# Do Blue Tegu Hibernate?



## obsessedwithserpents (Sep 23, 2009)

i heard blues dont hibernate, is this true or not and if not would there need to be any lighting or heating changes in winter?


----------



## chelvis (Sep 23, 2009)

Mine never has for the last 3 years. He slows down a bit and doesn't eat nearly as much. I don't change much come winter i shorten the light time a bit but the natural cooling is enough for him. DaveDragon has more experiance with blues, but he also notice that they don't hibernate.


----------



## MIKE-ZILLA (Sep 23, 2009)

DAVE DRAGON breeds blues and he said they dont hybernate.


----------



## DaveDragon (Sep 23, 2009)

Yes, ours don't hibernate. We see them every few days but obviously we aren't there all day watching them, so they probably get up most days to bask a little. I reduce the light period from 12 hours to 8 hours. I offer food on the weekend IF we see them. Our Red does go down for 2 or 3 months.


----------



## Toby_H (Oct 14, 2009)

If I understand correctly... Blue Tegus are the same species as Arg. Black and Whites... they are just a diffeent "color morph". 

If this understanding is accurate, then their needs/care would be the same...

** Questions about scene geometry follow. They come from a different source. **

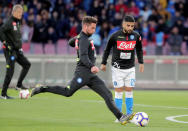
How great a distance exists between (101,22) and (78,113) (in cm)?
1267

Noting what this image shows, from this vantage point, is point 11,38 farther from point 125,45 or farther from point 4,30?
point 125,45

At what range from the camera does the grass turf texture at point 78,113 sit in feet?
29.2

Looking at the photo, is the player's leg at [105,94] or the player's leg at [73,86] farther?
the player's leg at [73,86]

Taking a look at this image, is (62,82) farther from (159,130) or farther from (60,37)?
(159,130)

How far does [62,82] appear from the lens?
64.7 feet

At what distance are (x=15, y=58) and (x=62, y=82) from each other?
5859 mm

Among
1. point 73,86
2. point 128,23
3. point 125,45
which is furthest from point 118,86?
point 73,86

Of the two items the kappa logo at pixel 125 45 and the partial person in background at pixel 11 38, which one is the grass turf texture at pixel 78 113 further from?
the kappa logo at pixel 125 45

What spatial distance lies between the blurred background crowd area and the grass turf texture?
5768 millimetres

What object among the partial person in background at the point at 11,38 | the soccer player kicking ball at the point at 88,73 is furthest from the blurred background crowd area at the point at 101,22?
the soccer player kicking ball at the point at 88,73

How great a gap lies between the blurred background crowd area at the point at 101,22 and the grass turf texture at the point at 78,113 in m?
5.77

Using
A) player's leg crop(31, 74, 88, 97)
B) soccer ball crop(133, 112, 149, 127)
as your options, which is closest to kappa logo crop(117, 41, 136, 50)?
player's leg crop(31, 74, 88, 97)

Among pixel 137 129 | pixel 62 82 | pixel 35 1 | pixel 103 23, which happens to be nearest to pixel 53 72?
pixel 62 82

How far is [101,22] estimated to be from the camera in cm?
2356
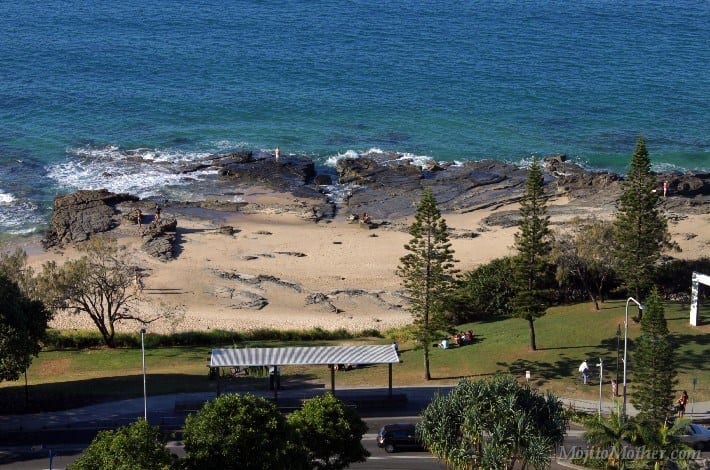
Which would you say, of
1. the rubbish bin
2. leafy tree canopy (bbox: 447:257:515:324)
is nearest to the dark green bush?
leafy tree canopy (bbox: 447:257:515:324)

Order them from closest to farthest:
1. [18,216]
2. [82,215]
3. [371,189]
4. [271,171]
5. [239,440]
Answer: [239,440] → [82,215] → [18,216] → [371,189] → [271,171]

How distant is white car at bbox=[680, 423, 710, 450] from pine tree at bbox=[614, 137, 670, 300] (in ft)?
37.8

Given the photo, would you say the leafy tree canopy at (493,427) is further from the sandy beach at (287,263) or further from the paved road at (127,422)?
the sandy beach at (287,263)

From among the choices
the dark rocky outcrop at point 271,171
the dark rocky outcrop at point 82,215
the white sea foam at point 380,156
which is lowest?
the dark rocky outcrop at point 82,215

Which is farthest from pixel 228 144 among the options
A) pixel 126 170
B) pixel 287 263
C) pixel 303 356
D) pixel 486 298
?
pixel 303 356

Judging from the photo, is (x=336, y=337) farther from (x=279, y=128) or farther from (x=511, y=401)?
(x=279, y=128)

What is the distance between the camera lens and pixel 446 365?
142 feet

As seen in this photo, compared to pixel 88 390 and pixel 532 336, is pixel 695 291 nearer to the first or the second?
pixel 532 336

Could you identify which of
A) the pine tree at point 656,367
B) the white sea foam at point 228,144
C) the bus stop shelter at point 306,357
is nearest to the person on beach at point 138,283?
the bus stop shelter at point 306,357

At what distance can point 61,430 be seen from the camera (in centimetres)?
3650

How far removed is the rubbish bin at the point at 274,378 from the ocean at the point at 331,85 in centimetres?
3135

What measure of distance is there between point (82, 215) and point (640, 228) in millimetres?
38448

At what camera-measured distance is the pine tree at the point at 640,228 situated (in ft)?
143

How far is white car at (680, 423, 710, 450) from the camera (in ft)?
108
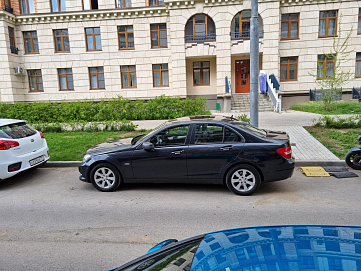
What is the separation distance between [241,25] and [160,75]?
8.01m

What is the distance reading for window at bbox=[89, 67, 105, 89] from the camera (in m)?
24.2

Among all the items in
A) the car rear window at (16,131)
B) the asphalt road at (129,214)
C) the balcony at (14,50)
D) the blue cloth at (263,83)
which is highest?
the balcony at (14,50)

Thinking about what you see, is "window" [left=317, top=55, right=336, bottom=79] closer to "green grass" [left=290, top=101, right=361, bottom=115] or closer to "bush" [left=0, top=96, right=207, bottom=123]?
"green grass" [left=290, top=101, right=361, bottom=115]

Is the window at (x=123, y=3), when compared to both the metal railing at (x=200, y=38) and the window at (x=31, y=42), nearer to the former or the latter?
the metal railing at (x=200, y=38)

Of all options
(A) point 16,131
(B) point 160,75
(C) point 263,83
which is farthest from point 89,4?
(A) point 16,131

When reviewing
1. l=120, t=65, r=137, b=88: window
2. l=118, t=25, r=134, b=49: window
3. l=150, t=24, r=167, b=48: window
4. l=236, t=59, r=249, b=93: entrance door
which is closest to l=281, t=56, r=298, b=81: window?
l=236, t=59, r=249, b=93: entrance door

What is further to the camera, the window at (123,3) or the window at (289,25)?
the window at (123,3)

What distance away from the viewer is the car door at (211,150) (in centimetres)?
544

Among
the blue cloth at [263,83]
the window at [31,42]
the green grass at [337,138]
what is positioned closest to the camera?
the green grass at [337,138]

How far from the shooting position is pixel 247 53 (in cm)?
2172

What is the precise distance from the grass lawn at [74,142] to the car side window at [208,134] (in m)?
4.55

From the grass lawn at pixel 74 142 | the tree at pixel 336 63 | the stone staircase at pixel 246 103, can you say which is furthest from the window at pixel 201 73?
the grass lawn at pixel 74 142

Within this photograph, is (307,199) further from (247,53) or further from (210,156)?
(247,53)

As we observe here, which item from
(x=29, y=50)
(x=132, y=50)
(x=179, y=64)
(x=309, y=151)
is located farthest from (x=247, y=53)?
(x=29, y=50)
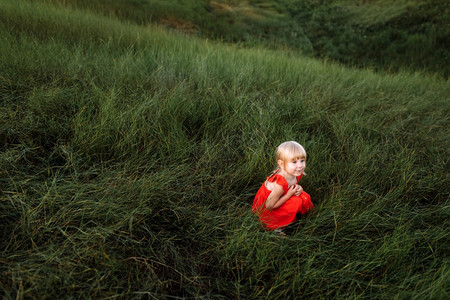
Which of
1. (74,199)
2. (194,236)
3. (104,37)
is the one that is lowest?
(194,236)

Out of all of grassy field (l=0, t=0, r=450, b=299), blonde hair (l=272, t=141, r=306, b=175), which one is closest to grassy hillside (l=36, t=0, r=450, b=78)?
grassy field (l=0, t=0, r=450, b=299)

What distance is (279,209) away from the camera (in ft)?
5.42

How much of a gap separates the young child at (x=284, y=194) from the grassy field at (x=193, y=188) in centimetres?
9

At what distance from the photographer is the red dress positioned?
1.60 meters

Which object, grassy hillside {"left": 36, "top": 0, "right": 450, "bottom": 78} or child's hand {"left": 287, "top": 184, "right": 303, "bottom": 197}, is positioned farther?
grassy hillside {"left": 36, "top": 0, "right": 450, "bottom": 78}

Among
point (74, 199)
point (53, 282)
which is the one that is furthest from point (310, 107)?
point (53, 282)

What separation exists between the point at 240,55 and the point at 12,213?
11.8 ft

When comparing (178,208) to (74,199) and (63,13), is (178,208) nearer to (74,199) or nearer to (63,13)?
(74,199)

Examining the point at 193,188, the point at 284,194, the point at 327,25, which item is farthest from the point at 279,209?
the point at 327,25

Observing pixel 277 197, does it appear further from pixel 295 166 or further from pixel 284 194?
pixel 295 166

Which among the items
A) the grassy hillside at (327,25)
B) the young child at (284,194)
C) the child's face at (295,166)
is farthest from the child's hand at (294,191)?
the grassy hillside at (327,25)

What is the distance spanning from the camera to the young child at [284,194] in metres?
1.57

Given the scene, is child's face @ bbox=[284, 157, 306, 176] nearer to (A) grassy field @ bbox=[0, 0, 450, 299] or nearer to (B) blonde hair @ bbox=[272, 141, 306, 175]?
(B) blonde hair @ bbox=[272, 141, 306, 175]

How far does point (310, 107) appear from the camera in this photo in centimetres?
271
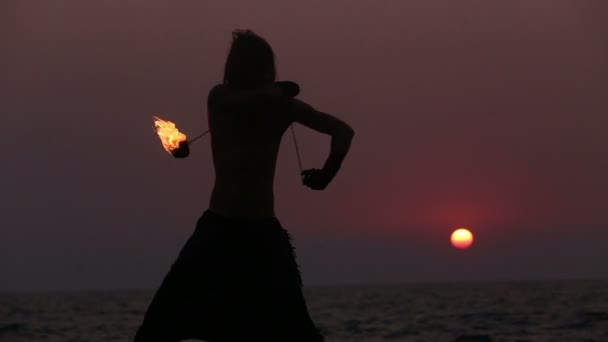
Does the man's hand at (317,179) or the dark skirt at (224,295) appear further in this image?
the dark skirt at (224,295)

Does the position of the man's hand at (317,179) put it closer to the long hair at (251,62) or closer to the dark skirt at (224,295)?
the dark skirt at (224,295)

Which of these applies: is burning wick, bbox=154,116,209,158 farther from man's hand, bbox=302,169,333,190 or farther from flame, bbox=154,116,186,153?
man's hand, bbox=302,169,333,190

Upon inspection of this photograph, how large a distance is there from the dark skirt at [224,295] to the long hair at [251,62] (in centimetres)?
61

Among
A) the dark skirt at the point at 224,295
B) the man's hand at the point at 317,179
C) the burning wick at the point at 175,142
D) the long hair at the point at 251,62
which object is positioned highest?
the long hair at the point at 251,62

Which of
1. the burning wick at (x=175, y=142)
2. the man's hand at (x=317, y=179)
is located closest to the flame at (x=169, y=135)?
the burning wick at (x=175, y=142)

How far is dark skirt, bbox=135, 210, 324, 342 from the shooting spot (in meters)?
4.54

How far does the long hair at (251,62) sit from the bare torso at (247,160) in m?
0.14

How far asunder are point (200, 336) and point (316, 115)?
1101 millimetres

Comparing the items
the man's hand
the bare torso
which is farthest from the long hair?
the man's hand

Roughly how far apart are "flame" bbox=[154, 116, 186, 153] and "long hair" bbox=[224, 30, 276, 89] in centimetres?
46

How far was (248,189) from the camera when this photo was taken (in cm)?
446

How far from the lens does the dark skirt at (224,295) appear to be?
14.9 ft

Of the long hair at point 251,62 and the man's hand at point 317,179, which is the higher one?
the long hair at point 251,62

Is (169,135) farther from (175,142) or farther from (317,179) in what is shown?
(317,179)
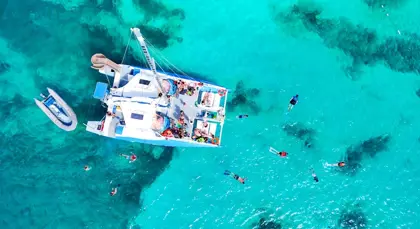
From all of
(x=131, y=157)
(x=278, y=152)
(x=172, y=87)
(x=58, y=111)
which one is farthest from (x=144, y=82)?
(x=278, y=152)

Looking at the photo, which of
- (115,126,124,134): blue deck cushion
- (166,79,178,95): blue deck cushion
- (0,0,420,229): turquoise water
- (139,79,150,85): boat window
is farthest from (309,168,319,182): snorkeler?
(115,126,124,134): blue deck cushion

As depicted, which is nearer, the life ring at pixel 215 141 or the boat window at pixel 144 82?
the boat window at pixel 144 82

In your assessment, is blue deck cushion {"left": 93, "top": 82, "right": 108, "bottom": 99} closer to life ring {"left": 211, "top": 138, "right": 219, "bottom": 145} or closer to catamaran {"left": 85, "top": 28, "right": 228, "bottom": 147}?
catamaran {"left": 85, "top": 28, "right": 228, "bottom": 147}

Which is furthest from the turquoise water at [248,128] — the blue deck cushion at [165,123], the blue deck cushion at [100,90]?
the blue deck cushion at [165,123]

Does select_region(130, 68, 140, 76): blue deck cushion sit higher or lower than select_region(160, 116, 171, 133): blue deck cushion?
higher

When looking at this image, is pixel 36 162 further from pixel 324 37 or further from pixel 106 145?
pixel 324 37

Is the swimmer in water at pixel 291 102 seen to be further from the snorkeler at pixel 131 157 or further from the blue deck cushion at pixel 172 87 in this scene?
the snorkeler at pixel 131 157

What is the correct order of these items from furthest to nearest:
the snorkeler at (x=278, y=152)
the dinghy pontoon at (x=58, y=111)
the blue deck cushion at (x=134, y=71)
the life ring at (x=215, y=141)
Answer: the dinghy pontoon at (x=58, y=111), the snorkeler at (x=278, y=152), the blue deck cushion at (x=134, y=71), the life ring at (x=215, y=141)

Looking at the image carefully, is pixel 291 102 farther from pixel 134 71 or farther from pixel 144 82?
pixel 134 71
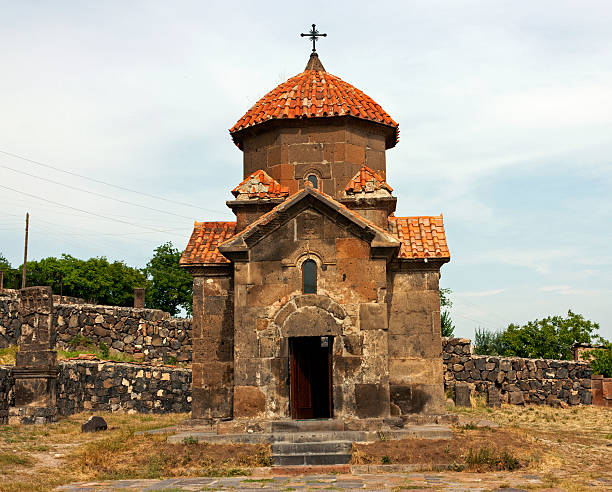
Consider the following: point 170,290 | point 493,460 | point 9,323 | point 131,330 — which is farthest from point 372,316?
point 170,290

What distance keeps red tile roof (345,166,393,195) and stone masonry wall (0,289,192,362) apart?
10622 mm

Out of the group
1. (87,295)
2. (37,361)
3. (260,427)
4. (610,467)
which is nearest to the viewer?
(610,467)

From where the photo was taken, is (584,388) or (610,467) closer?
(610,467)

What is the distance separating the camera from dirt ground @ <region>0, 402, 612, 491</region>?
29.8 feet

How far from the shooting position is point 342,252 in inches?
458

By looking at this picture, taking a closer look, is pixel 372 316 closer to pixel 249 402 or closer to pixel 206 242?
pixel 249 402

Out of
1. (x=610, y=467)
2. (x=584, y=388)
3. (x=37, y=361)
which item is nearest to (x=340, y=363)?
(x=610, y=467)

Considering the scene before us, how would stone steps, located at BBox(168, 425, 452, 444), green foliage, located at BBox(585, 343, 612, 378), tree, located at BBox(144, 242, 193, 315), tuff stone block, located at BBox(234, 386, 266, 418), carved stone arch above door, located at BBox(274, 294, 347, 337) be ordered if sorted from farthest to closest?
tree, located at BBox(144, 242, 193, 315) → green foliage, located at BBox(585, 343, 612, 378) → carved stone arch above door, located at BBox(274, 294, 347, 337) → tuff stone block, located at BBox(234, 386, 266, 418) → stone steps, located at BBox(168, 425, 452, 444)

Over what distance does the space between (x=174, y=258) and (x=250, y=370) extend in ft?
85.9

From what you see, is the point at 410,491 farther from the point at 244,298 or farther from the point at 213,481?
the point at 244,298

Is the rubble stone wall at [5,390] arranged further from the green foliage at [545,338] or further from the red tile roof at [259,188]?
the green foliage at [545,338]

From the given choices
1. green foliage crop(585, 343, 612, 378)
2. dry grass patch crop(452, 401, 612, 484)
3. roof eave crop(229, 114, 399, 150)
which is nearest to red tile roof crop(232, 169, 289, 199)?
roof eave crop(229, 114, 399, 150)

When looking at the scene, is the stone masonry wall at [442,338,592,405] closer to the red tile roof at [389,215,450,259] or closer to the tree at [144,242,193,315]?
the red tile roof at [389,215,450,259]

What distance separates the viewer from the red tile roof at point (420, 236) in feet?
41.6
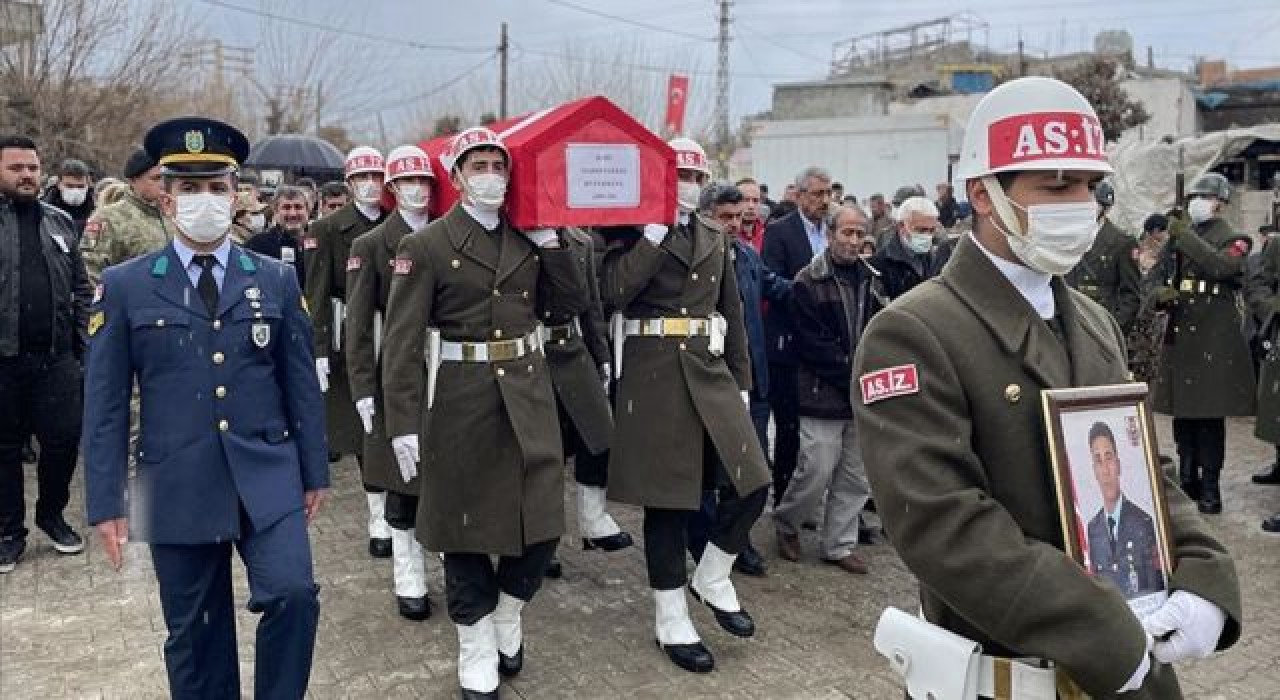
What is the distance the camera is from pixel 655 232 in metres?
4.89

I'm very curious as to whether or not they are truly different color morphs of the same species... and if so whether or not they pass their blue coloration via mendelaian inheritance...


----------



## DaveDragon (Oct 14, 2009)

I think they are a variation, probably should be a sub species. They breed later, they hatch black & gold with no green head vs. the B&W's hatch black & white with green heads. Other than that I believe their care should be the same.


----------